§ PROBLEM DESCRIPTION
Rewrite the items starting at the line that contains "this 336×188 image." and ending after the line that contains "damaged house [61, 96, 105, 124]", substituting "display order" for "reading order" and changing nothing else.

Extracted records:
## START

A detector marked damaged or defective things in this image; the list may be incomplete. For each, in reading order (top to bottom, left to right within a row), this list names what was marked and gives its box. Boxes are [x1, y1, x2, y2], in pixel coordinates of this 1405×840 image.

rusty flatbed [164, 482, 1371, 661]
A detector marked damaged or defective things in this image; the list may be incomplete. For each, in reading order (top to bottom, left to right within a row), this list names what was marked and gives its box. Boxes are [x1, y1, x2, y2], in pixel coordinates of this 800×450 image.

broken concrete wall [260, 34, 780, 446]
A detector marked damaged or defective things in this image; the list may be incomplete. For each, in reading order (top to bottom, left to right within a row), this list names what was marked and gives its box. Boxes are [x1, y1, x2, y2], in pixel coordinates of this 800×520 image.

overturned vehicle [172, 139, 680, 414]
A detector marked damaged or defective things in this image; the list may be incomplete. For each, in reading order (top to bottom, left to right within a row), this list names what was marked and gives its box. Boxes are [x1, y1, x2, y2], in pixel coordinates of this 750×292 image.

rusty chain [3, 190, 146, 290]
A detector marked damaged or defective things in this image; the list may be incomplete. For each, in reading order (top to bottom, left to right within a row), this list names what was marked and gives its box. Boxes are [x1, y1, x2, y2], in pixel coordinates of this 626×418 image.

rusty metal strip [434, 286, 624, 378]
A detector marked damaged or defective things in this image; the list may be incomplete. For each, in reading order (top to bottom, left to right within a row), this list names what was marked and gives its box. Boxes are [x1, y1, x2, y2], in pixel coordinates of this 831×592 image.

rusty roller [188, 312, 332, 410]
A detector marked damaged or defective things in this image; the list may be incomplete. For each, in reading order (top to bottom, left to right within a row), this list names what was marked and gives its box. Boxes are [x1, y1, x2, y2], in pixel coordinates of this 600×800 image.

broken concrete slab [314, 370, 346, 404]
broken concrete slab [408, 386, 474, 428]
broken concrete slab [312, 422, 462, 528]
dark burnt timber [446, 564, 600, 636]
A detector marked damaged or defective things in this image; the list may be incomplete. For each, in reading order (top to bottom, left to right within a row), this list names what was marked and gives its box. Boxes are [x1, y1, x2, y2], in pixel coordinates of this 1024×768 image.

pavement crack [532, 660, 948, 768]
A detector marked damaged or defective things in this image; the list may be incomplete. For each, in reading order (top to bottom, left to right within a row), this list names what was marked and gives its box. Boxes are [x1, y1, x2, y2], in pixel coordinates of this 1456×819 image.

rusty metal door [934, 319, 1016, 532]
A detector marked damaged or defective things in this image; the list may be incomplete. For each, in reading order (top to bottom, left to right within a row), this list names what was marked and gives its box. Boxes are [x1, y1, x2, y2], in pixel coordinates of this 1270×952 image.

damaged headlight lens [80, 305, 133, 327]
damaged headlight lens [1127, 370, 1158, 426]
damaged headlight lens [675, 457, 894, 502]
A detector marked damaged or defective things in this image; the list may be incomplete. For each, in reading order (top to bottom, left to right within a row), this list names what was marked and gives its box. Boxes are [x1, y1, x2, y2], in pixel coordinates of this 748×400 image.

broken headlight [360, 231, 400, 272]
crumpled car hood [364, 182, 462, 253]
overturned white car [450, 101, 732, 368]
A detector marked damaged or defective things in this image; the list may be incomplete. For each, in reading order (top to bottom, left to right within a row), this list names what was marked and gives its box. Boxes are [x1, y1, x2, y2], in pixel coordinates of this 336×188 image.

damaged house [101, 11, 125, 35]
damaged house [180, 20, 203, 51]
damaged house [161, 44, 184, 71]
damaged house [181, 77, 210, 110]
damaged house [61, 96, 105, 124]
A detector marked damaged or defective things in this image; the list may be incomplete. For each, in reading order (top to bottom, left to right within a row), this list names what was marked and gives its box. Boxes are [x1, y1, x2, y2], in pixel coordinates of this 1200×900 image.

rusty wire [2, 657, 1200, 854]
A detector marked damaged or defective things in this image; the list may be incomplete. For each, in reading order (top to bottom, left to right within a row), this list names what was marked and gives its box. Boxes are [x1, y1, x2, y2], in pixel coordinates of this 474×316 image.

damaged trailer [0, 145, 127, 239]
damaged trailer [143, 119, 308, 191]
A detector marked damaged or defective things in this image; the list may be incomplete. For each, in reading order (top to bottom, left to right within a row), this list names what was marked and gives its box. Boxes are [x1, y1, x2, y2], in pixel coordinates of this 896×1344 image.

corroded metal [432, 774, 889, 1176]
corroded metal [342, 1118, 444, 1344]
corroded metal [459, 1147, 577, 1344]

## END

§ SOLUTION BELOW
A detector marked damaged or defective things in this image; the list may be incomplete. For each, in display order (top to bottom, left to right within a row), this list names what was marked and gives its box. Boxes are [x1, y1, x2, y2], in pixel coordinates of this 336×188 image.

damaged house [101, 11, 125, 35]
damaged house [180, 20, 203, 51]
damaged house [161, 44, 184, 71]
damaged house [181, 77, 210, 110]
damaged house [61, 96, 105, 124]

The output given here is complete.